D.D. was vulnerable, and she knew it. Only reason things hadn’t come to a head sooner was that the extent of her injuries had earned her immediate medical leave. No need for the department to rule too quickly about her return to work. Her doctor already said it wouldn’t be happening anytime soon.

“No word,” Phil said.

“Oh.”

“Which is probably good news,” he continued briskly. “If there was obvious proof of misconduct, the administration wouldn’t hesitate to strike. No news is good news, and all that.”

D.D. eyed her longtime partner, thinking if only his words matched the expression on his face.

“Shoulder?” Phil asked.

“Ask me in another three months.”

“That long?”

“More like I’m that old. But I’m doing my PT. And practicing patience.”
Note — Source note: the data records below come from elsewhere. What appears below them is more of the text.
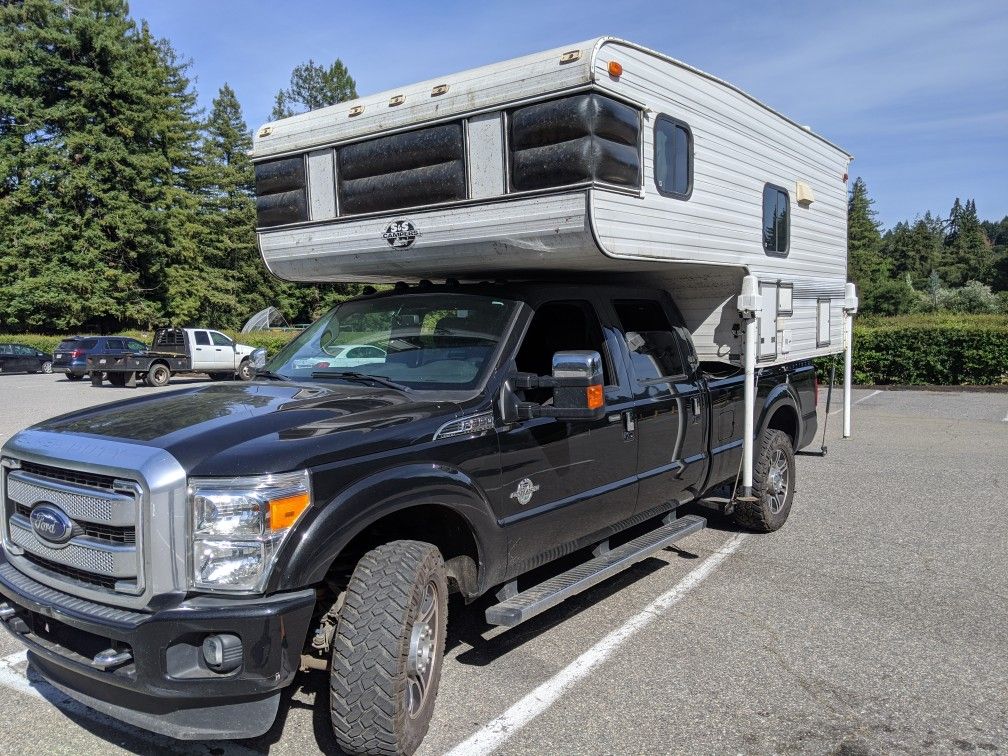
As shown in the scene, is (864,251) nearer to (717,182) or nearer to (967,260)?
(967,260)

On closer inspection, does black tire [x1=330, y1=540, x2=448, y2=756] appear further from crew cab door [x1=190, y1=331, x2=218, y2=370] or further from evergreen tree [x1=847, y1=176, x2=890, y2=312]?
evergreen tree [x1=847, y1=176, x2=890, y2=312]

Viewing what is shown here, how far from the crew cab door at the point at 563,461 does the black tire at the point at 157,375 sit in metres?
22.0

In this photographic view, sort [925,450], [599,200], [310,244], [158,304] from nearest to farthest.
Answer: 1. [599,200]
2. [310,244]
3. [925,450]
4. [158,304]

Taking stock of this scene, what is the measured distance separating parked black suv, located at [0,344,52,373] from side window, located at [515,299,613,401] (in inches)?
A: 1246

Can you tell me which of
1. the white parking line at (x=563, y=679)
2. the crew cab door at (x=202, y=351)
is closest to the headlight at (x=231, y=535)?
the white parking line at (x=563, y=679)

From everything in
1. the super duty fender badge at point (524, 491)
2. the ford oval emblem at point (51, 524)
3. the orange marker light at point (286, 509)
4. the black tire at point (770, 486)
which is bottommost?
the black tire at point (770, 486)

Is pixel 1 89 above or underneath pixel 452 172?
above

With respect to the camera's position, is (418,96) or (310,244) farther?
(310,244)

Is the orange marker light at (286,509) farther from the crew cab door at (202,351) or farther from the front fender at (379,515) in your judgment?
the crew cab door at (202,351)

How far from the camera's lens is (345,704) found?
9.60 feet

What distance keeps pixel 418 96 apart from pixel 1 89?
4454 cm

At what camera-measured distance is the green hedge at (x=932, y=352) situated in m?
18.9

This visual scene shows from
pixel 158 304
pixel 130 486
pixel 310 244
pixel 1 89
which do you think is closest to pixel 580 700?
pixel 130 486

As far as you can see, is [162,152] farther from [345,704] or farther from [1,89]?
[345,704]
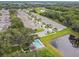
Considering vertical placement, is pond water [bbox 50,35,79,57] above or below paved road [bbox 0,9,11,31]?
below

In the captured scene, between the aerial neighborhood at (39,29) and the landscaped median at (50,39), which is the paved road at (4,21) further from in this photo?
the landscaped median at (50,39)

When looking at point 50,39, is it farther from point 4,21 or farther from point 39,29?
point 4,21

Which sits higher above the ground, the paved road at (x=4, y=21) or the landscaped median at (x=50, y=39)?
the paved road at (x=4, y=21)

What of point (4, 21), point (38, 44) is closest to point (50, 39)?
point (38, 44)

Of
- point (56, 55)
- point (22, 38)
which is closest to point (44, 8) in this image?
point (22, 38)

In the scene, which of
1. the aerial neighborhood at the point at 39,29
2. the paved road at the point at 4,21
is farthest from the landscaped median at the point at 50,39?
the paved road at the point at 4,21

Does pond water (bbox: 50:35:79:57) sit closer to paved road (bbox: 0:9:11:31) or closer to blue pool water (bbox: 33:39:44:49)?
blue pool water (bbox: 33:39:44:49)

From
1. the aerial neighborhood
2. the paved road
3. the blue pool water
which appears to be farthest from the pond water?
the paved road

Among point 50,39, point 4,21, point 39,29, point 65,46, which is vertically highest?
point 4,21

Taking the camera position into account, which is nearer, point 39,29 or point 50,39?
point 50,39
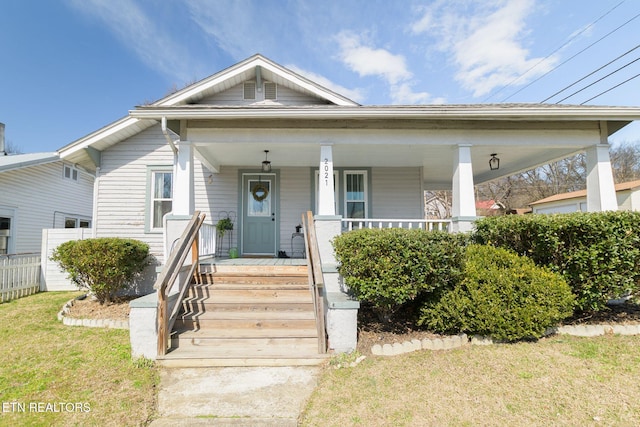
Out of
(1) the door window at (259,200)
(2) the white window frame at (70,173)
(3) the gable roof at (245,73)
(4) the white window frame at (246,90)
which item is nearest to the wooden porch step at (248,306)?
(1) the door window at (259,200)

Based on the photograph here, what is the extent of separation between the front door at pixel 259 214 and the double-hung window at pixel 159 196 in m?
1.94

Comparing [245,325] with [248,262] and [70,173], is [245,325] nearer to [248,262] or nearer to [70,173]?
[248,262]

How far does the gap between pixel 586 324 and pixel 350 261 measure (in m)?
3.58

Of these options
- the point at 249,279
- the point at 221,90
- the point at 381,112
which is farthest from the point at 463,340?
the point at 221,90

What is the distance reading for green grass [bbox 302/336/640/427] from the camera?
102 inches

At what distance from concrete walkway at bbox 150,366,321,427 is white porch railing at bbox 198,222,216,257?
274 centimetres

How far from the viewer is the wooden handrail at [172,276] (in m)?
3.62

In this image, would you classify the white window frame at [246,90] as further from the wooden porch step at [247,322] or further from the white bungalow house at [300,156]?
the wooden porch step at [247,322]

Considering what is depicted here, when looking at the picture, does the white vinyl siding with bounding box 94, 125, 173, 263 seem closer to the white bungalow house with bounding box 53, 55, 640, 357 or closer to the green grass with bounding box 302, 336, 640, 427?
the white bungalow house with bounding box 53, 55, 640, 357

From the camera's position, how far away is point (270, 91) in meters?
7.76

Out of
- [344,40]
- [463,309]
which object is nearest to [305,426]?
[463,309]

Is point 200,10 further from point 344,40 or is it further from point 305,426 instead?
point 305,426

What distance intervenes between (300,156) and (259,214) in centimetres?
202

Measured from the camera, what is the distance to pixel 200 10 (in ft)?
30.9
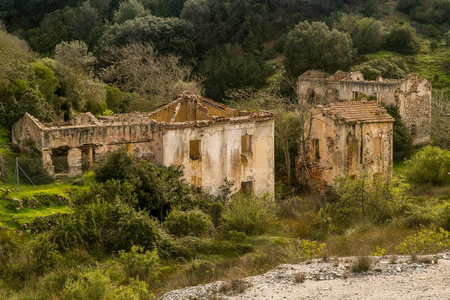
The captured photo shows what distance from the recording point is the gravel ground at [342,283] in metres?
12.8

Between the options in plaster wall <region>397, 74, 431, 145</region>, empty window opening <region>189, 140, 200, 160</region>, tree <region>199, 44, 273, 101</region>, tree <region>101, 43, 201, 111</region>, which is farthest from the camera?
tree <region>199, 44, 273, 101</region>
Phil gave her a dubious look; he’d worked with D.D. long enough to know the extent of her patience.

“Exactly,” she agreed with him.

“Pain?”

“Only most of the time.”

“They didn’t give you anything for it?”

“Hell, they gave me all sorts of meds for it. But you know me, Phil. Why ease my pain, when I can share it with everyone else instead?”

Phil nodded in agreement. Alex stroked the back of her right hand.
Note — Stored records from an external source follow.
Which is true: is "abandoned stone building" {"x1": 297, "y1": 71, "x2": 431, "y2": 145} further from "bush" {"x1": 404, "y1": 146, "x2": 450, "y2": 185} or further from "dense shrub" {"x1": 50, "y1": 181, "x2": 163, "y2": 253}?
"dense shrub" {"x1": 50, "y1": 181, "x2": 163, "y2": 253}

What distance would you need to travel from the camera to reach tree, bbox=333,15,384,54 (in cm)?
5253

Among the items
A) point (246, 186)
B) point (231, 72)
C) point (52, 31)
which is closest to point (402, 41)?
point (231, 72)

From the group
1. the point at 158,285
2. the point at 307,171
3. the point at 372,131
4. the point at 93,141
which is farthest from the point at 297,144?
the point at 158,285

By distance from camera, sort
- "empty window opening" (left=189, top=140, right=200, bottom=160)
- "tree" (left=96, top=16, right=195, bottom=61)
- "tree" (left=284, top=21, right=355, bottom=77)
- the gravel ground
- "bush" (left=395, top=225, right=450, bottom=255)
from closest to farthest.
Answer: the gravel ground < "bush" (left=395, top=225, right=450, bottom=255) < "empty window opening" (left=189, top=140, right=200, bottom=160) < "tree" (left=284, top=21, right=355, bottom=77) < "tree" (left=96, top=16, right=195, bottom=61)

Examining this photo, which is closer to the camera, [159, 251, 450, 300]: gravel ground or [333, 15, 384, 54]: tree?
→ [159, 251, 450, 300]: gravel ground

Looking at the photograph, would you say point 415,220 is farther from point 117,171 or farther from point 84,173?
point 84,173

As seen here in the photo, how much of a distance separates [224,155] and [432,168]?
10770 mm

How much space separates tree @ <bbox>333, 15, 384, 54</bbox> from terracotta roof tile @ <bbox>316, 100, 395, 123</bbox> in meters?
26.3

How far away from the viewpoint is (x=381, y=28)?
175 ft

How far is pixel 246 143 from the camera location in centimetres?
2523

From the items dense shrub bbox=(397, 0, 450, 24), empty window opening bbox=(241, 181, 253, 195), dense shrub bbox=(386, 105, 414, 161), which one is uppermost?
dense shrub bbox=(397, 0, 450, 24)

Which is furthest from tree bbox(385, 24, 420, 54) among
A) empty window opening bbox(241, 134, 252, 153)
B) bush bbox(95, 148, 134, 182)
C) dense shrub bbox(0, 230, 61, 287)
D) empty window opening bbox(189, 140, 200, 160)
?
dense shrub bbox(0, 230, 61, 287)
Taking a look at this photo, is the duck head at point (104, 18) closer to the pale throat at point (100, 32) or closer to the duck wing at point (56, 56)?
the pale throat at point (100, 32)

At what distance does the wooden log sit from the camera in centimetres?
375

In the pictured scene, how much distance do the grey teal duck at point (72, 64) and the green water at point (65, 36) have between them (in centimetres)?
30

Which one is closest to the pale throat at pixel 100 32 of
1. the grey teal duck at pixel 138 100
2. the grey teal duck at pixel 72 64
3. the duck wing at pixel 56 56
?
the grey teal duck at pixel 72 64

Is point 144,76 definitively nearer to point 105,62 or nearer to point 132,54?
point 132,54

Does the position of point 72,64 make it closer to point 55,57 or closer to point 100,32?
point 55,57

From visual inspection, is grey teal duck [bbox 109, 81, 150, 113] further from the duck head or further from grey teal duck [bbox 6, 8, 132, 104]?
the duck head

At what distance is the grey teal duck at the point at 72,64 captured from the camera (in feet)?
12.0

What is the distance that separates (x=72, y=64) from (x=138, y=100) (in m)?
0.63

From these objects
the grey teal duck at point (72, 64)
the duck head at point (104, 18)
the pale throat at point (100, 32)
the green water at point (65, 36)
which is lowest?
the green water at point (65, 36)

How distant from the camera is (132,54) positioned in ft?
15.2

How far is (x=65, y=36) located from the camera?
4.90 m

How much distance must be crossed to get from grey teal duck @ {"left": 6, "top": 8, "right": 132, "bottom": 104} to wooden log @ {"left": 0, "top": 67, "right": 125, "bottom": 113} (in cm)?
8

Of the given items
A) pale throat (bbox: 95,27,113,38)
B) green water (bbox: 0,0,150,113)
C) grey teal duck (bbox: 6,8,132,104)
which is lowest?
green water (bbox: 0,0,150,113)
“I see a new doc today,” she continued with an awkward, one-shouldered shrug. “Some therapist who specializes in mental techniques for pain management. Mind over matter, that kind of crap. Who knows, maybe I’ll learn something.”

“Good.” Phil finally handed over the mug of coffee, placing it carefully on the table where she could reach it with her one good hand. Mission accomplished, he didn’t seem to know what to do with himself.

“If you weren’t here to talk about the discharge investigation report,” D.D. asked quietly, “why’d you come?”

Then, when Phil still wouldn’t look up, and Alex once more rubbed the back of her hand, she closed her eyes and let herself know what she’d been suspecting all along.

“There’s been another murder.”

“Yeah.”

“Same flayed skin, rose across her abdomen, bottle of champagne on the nightstand.”

“Yeah.”

“You need me to remember.” Then, on the heels of that thought: “You’re not here as my partner, are you, Phil? This isn’t cop to cop. You need to know what I saw that night, detective to witness.”

He didn’t say a word. Alex continued to run the ball of his thumb across the ridge of her knuckles.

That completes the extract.